Frustration sat like a vise around my lungs.

“Dammit!” Climbing to my feet, I ran my hands through my hair. “There has to be a way out.”

But there isn’t.

I had to concede.

I was locked in there—for however long they wanted, and there was nothing I could do about it.

Chapter Two

Kill

I was a stalker.

Shit, I’d even researched the definition to see if it was true. It was. I willfully followed, watched, and coveted Cleo Price. There. I admitted it. I was in love with a child. I had dirty thoughts about a girl who didn’t even have boobs yet. But that didn’t stop me. It made me worse. Because not only was I a stalker, but I was an addict, too. An addict for any glimpse of her, any sound of her voice, any hope that I could ever possibly deserve her. —Arthur, age fourteen

“What the fuck?”

I tried to sit upright, glaring at Grasshopper and Mo. “Let me up, you assholes!”

The room refused to stay still. The edges of my vision were fuzzy and the god-awful pounding in my skull wouldn’t give me a fucking break.

“What the hell do you think you’re doing?” My breathing was broken and short; my eyes burning with light from the diabolical fluorescents above.

Where the hell am I?

Where’s Cleo?

Rage battered away my pain, granting me temporary power.

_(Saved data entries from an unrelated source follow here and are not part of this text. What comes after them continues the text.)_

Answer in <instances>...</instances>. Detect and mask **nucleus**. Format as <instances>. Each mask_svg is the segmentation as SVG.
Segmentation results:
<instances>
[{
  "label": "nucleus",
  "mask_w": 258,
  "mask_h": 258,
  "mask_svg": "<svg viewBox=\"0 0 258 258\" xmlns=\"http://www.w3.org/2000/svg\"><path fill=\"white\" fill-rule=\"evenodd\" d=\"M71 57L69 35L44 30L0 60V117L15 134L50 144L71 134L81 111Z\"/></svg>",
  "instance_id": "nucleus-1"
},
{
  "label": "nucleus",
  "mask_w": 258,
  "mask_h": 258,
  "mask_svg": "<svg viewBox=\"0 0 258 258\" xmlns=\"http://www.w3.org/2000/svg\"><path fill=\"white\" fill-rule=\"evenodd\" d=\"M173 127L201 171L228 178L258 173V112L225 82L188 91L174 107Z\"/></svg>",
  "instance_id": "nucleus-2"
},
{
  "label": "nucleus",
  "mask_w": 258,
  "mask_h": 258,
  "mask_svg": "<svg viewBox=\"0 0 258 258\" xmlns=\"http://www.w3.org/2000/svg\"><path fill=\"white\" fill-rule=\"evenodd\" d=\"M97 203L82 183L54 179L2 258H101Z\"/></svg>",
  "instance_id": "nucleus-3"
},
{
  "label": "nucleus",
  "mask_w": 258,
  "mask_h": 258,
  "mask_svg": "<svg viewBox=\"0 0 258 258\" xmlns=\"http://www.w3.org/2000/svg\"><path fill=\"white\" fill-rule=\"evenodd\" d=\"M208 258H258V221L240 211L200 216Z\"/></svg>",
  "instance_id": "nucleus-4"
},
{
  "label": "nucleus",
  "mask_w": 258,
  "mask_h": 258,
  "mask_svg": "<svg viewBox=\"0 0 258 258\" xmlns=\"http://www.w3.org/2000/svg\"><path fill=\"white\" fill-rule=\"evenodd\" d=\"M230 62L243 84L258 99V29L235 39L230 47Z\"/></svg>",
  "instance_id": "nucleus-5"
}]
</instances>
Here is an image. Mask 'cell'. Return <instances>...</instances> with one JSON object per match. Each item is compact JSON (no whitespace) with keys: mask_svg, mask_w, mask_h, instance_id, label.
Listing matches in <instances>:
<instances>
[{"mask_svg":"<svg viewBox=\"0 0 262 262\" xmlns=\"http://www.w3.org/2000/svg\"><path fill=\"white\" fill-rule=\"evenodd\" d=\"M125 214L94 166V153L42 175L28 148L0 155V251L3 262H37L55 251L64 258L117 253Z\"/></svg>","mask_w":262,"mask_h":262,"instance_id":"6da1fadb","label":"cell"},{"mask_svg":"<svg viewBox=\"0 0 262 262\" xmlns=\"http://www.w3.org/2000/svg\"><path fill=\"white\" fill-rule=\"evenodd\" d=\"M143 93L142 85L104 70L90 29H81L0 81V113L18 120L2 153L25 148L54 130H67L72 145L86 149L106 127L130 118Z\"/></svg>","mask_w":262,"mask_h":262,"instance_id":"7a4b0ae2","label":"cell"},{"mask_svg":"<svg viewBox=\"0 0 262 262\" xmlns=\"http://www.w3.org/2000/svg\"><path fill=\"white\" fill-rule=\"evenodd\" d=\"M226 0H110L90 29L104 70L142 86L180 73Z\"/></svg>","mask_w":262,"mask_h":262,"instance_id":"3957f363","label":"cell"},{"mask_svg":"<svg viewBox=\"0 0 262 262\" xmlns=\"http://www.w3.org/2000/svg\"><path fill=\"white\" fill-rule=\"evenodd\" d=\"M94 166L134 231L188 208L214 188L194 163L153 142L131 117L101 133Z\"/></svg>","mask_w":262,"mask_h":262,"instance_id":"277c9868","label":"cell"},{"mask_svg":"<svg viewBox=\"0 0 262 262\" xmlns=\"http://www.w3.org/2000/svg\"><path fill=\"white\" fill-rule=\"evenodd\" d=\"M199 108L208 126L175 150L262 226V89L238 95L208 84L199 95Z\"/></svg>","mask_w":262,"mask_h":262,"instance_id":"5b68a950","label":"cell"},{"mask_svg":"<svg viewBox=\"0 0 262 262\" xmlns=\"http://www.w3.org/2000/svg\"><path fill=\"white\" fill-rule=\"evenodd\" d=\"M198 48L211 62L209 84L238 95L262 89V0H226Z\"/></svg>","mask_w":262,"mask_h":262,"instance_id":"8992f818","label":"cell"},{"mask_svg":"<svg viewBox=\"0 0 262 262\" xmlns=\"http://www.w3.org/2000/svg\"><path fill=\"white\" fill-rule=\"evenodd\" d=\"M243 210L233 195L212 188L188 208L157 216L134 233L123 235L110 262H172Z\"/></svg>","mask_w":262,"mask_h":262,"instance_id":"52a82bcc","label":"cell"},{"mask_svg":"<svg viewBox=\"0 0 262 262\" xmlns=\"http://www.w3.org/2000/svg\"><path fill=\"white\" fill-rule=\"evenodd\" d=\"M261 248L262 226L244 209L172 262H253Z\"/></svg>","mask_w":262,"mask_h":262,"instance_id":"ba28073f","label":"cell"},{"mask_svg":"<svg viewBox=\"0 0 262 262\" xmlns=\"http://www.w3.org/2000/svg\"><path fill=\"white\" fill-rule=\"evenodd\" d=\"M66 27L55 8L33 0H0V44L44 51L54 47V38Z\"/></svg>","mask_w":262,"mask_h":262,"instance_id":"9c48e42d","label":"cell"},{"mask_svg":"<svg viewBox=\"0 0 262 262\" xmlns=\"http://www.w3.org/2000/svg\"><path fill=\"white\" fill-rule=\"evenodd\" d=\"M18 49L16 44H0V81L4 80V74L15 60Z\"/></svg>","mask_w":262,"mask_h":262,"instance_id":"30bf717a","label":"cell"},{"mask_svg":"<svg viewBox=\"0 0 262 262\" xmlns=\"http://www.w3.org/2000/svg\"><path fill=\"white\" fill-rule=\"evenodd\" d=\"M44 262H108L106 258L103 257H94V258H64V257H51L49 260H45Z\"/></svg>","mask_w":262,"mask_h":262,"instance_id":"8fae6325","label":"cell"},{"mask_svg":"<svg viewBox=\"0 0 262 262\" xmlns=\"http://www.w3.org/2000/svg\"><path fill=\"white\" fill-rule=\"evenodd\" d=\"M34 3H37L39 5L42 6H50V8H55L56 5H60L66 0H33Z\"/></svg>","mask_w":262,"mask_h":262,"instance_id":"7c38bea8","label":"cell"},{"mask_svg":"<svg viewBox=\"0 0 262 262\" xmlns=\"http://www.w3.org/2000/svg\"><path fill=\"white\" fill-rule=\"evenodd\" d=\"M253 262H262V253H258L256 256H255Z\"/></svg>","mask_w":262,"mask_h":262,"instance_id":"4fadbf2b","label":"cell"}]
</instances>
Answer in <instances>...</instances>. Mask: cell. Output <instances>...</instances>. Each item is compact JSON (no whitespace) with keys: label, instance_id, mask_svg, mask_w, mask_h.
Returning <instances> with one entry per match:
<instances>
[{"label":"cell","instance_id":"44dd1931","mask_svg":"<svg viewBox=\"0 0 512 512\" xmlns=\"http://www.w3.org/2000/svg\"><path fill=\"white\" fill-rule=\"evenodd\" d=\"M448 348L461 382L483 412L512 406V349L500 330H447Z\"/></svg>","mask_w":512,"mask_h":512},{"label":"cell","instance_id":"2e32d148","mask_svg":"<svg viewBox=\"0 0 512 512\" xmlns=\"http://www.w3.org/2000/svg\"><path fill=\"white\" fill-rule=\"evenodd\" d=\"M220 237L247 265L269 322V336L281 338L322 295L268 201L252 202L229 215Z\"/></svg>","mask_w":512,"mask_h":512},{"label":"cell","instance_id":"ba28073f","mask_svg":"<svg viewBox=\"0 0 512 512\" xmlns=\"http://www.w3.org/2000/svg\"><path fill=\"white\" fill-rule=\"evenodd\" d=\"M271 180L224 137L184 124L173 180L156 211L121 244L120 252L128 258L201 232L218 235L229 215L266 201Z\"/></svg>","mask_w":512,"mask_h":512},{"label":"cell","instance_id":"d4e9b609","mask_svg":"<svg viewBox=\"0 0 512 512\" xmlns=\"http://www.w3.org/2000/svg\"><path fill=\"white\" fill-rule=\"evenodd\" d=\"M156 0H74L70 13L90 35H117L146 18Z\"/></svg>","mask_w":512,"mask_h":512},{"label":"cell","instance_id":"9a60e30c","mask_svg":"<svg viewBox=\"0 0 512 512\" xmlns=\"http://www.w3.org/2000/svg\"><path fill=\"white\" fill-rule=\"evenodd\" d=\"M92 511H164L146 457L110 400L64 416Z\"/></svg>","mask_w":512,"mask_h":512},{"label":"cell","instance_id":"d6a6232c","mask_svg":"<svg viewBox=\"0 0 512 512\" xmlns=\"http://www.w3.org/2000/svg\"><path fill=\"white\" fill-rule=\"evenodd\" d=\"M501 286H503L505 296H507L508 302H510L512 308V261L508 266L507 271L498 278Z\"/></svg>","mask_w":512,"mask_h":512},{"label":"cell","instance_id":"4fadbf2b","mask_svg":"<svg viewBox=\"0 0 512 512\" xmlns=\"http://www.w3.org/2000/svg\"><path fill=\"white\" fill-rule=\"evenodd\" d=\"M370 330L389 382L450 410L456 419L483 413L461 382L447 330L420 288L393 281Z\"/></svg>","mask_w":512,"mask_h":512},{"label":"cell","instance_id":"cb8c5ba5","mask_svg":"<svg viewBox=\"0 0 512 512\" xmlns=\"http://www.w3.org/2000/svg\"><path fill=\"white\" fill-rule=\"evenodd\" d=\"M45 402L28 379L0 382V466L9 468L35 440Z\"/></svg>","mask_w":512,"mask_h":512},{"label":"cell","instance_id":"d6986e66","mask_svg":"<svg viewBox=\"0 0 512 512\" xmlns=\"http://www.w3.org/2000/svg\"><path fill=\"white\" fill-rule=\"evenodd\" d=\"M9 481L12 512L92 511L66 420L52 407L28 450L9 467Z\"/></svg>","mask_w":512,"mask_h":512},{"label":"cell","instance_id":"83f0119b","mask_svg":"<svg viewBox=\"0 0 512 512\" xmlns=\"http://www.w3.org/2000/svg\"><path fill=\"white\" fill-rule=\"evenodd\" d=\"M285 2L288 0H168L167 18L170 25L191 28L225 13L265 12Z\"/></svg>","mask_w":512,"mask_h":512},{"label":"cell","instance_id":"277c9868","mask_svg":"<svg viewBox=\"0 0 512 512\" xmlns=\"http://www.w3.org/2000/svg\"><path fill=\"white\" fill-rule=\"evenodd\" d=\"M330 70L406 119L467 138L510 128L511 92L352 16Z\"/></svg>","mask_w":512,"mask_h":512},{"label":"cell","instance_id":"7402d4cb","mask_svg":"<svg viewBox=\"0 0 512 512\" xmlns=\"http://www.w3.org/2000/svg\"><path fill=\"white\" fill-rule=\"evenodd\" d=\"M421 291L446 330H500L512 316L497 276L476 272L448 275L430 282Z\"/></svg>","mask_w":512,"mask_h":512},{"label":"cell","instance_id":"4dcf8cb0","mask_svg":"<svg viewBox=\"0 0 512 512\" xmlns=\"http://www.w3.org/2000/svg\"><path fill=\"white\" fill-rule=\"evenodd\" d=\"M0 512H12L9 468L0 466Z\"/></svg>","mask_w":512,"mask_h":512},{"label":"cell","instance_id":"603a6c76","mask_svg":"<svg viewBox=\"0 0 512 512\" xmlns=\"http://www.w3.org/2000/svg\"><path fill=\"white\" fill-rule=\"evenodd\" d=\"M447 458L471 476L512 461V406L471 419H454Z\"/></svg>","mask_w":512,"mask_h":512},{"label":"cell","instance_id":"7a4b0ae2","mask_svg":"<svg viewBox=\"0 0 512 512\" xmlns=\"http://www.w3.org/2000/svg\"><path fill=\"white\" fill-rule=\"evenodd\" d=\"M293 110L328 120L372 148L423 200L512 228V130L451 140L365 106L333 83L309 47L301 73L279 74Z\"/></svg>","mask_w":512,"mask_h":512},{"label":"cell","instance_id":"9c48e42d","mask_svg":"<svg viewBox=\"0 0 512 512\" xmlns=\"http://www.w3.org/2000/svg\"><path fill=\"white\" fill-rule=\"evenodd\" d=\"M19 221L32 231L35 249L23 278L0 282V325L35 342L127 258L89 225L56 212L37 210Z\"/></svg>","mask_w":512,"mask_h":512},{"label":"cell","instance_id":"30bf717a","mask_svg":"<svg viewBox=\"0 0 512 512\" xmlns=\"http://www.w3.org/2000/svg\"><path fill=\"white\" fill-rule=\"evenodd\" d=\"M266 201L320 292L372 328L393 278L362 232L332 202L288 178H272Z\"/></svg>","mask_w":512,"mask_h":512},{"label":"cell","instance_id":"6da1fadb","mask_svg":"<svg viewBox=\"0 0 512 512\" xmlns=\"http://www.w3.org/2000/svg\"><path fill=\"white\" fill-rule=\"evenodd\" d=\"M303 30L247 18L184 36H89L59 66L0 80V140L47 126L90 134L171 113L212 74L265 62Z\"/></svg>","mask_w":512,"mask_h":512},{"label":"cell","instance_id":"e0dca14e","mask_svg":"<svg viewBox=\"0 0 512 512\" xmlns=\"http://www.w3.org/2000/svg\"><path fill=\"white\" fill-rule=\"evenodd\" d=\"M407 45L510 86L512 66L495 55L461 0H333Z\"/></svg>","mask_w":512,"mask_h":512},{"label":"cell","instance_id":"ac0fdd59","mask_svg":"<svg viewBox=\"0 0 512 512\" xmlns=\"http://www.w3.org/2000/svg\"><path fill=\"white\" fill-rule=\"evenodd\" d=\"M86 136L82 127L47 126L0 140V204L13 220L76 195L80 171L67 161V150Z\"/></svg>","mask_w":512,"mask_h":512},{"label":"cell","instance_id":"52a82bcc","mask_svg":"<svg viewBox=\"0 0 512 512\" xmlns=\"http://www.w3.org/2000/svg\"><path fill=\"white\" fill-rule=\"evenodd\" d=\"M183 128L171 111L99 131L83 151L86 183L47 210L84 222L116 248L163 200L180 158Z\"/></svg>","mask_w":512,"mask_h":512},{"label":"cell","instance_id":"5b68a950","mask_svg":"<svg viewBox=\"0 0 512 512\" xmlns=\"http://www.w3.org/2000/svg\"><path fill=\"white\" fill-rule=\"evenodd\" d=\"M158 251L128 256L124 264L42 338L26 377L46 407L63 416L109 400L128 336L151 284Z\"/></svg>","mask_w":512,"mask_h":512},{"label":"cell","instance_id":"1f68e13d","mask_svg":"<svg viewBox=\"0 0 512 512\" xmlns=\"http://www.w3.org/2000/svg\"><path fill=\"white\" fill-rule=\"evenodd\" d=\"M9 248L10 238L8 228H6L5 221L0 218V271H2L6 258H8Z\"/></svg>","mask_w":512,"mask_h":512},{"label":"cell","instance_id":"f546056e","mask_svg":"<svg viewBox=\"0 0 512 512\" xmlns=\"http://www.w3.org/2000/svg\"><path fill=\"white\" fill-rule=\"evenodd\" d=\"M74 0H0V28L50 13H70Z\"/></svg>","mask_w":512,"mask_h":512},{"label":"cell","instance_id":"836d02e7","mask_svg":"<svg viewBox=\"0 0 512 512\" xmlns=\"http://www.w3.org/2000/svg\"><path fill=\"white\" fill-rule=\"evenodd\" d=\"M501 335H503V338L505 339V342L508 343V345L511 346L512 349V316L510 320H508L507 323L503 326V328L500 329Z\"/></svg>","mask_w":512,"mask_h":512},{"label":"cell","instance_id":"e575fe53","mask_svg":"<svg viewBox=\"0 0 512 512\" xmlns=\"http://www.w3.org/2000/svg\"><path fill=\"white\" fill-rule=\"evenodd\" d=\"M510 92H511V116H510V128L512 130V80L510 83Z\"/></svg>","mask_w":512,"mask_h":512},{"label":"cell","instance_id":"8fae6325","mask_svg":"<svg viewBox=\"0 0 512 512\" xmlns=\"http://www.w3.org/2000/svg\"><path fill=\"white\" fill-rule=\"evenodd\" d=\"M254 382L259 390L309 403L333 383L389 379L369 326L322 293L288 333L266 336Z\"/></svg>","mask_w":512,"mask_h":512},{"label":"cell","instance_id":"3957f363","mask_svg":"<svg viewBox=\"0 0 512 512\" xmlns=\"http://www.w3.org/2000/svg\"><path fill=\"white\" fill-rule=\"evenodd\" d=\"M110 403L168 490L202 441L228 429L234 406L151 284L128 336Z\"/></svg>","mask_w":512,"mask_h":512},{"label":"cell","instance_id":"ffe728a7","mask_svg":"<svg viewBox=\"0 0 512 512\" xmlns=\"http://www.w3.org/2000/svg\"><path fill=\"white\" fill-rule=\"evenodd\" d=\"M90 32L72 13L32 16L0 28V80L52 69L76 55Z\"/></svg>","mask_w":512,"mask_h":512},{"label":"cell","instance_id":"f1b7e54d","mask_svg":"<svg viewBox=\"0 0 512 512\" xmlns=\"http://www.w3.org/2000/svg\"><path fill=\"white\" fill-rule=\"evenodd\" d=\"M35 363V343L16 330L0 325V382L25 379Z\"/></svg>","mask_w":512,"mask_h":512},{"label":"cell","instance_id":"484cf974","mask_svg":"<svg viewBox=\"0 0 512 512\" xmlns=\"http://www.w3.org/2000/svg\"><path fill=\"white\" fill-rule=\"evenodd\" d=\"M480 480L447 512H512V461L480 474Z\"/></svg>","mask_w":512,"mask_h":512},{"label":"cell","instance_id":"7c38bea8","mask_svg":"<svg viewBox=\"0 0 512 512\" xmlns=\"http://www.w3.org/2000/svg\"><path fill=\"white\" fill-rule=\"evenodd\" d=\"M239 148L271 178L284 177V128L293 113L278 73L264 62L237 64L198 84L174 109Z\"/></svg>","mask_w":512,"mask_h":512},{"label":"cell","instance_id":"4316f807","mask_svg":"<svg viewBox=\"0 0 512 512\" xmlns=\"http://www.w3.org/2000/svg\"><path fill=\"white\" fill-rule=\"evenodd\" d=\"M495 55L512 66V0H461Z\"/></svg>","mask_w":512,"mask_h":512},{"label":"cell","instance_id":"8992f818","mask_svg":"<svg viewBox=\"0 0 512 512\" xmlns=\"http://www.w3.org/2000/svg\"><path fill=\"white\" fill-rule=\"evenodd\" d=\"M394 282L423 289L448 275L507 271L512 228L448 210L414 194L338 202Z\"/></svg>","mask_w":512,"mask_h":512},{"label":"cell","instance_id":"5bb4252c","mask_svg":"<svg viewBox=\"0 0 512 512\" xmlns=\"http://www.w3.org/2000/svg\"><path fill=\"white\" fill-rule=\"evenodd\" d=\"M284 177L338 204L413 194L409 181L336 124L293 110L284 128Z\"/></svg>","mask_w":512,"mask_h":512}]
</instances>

I shoved aside arms holding me down and swung at the faces of my captors.

My knuckles met flesh.

A bellow sounded in the square, white room. “Christ, man!”

The incessant beeping sliced through my eardrums turning my headache into a brass fucking band of horror.

I’d never been one to panic but I couldn’t control the overwhelming sensation that something awful had happened.

Something I needed to fix straightaway.

The door suddenly swung open.

I paused just long enough to take in the balding man with a stethoscope around his neck and baby-blue scrubs, before struggling with renewed determination. “Damn bastards. Let me up!”